- Opening Delimiter -
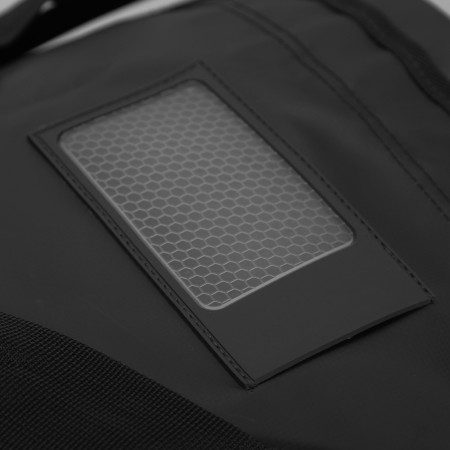 Torba podróżna Warg Transit Duffel 65L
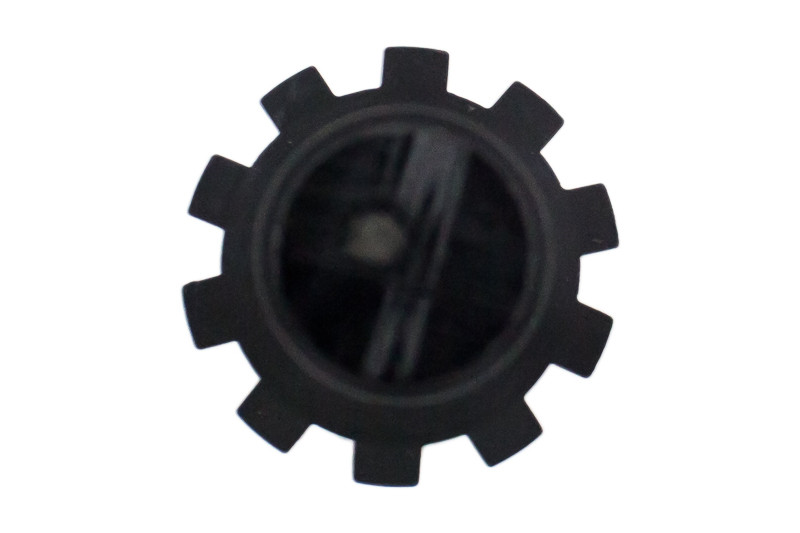 ACT 1975 Chevrolet Nova Alignment Tool - ATGM010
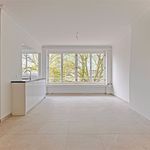 Rent 2 bedroom apartment of 78 m² in Antwerpen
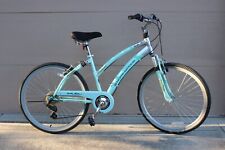 lady bike s for sale  Westerville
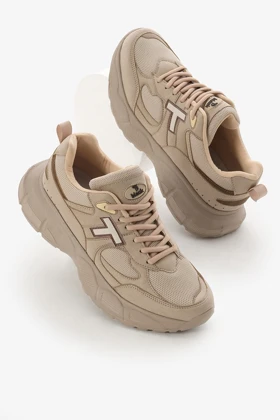 کتانی اورجینال تونی بلک tonny-black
- Closing Delimiter -
Reproduce nothing but the lines from the line containing "ACT 1975 Chevrolet" through the last line of the data above, exactly as written and without pictures.

▶ [Answer]:
 ACT 1975 Chevrolet Nova Alignment Tool - ATGM010
 Rent 2 bedroom apartment of 78 m² in Antwerpen
 lady bike s for sale  Westerville
 کتانی اورجینال تونی بلک tonny-black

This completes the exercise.